**Work required:** Look through the material below and copy exactly the lines from the line with "Common Raven ©Steve" to the line with "1024x600 wallpaper Bud, tulip", those two lines included.

**Data provided:**
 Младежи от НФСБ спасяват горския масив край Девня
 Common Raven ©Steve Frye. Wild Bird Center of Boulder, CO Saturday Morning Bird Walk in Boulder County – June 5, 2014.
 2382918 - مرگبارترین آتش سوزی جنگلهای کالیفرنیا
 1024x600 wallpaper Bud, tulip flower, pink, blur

---

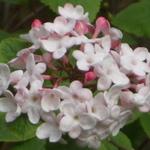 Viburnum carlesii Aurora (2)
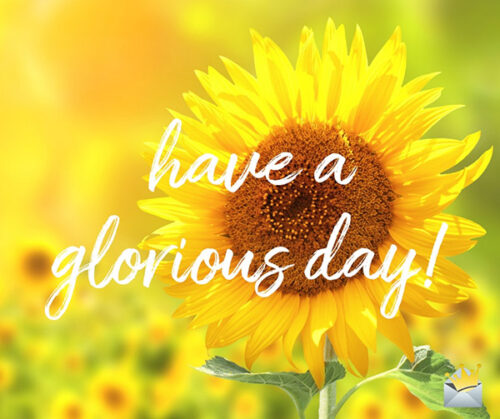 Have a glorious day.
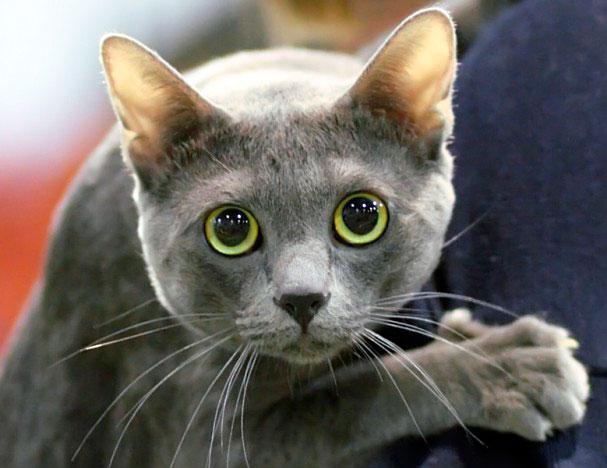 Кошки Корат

---

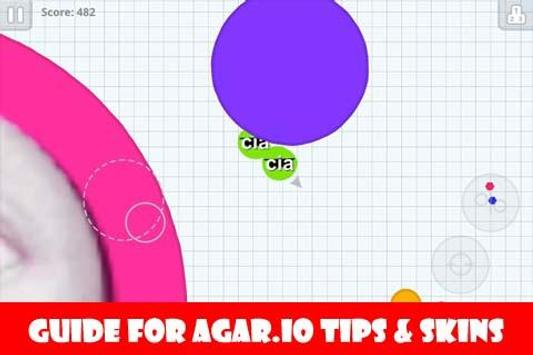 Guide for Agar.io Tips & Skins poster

**Solution to the exercise:**
 Common Raven ©Steve Frye. Wild Bird Center of Boulder, CO Saturday Morning Bird Walk in Boulder County – June 5, 2014.
 2382918 - مرگبارترین آتش سوزی جنگلهای کالیفرنیا
 1024x600 wallpaper Bud, tulip flower, pink, blur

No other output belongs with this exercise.